Quando abri os olhos, o teto branco do hospital foi a primeira coisa que vi.

O cheiro de desinfetante enchia o ar, um cheiro que eu odiava.

O meu marido, Pedro, estava ao lado da cama, a descascar uma maçã com uma faca pequena, com a cabeça baixa e uma concentração que ele nunca me dedicou.

A lâmina movia-se lenta e cuidadosamente, a casca da maçã a cair numa espiral contínua e perfeita.

"Acordaste, Inês?"

A sua voz era suave, mas soava distante, como se viesse de outro mundo.

"Onde está o nosso filho?" perguntei, a minha voz rouca e fraca.

Pedro parou o que estava a fazer.
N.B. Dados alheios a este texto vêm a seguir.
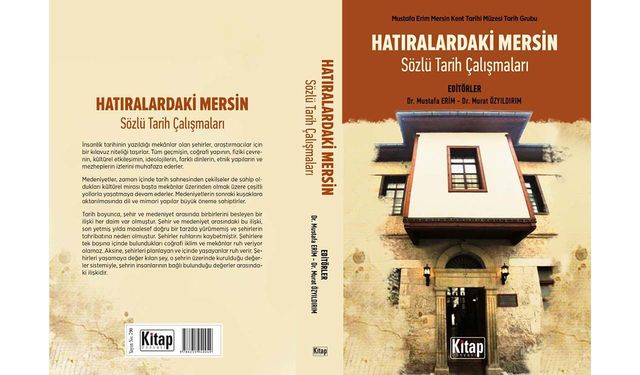 “Hatıralardaki Mersin” Kitabının tanıtımı yapıldı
Ele não me olhou, continuou a encarar a maçã meio descascada na sua mão.

"O médico disse que o bebé nasceu prematuro, o coração dele era muito fraco."

Ele fez uma pausa, colocou a faca e a maçã no prato ao lado.

"Ele não sobreviveu."

As suas palavras foram calmas, demasiado calmas. Não havia dor na sua voz, apenas uma constatação de um facto.

O meu mundo desabou. O ar nos meus pulmões desapareceu. A dor no meu abdómen da cesariana não era nada comparada com o vazio que se abriu no meu peito.

Lágrimas escorreram pelo meu rosto, silenciosas e quentes.

Eu tinha carregado aquele bebé durante oito meses, senti-o a mexer-se, a chutar. Ele era real. Ele era o nosso filho.

"Porque é que não o salvaste?" a minha voz saiu como um sussurro quebrado. "Tu és médico, Pedro. Tu podias tê-lo salvo."

Finalmente, ele levantou a cabeça e olhou para mim. Os seus olhos estavam frios, sem qualquer emoção.

"Inês, eu fiz o que pude. Mas a Eva estava em trabalho de parto ao mesmo tempo, na sala ao lado. A situação dela era muito mais crítica. O bebé dela estava em perigo."

Eva. A sua ex-namorada. A mulher que ele nunca esqueceu.

"Então escolheste-a a ela," afirmei, sem fazer uma pergunta. A verdade atingiu-me com a força de um soco. "Tu escolheste salvar o filho dela em vez do nosso."

"Não sejas irracional," ele disse, o seu tom a ficar mais duro. "Eu sou médico. Tive de tomar uma decisão profissional. A Eva e o bebé dela precisavam de mim."

"E eu? E o teu filho? Nós não precisávamos de ti?"

O meu telemóvel na mesa de cabeceira vibrou. Era uma mensagem da minha sogra, a mãe do Pedro.

"Inês, querida, soube do que aconteceu. Sinto muito. Mas graças a Deus o Pedro estava lá para salvar o pequeno Lucas. Ele é o primeiro neto da nossa família. Estamos todos tão felizes."

Lucas. O nome do filho da Eva. O primeiro neto da família deles.

O meu filho, que nem sequer teve a oportunidade de ter um nome, não era nada.

Um riso amargo escapou-me. Então era assim. Eu e o meu filho éramos o sacrifício necessário para a felicidade deles.

"Pedro," eu disse, a minha voz surpreendentemente firme. "Quero o divórcio."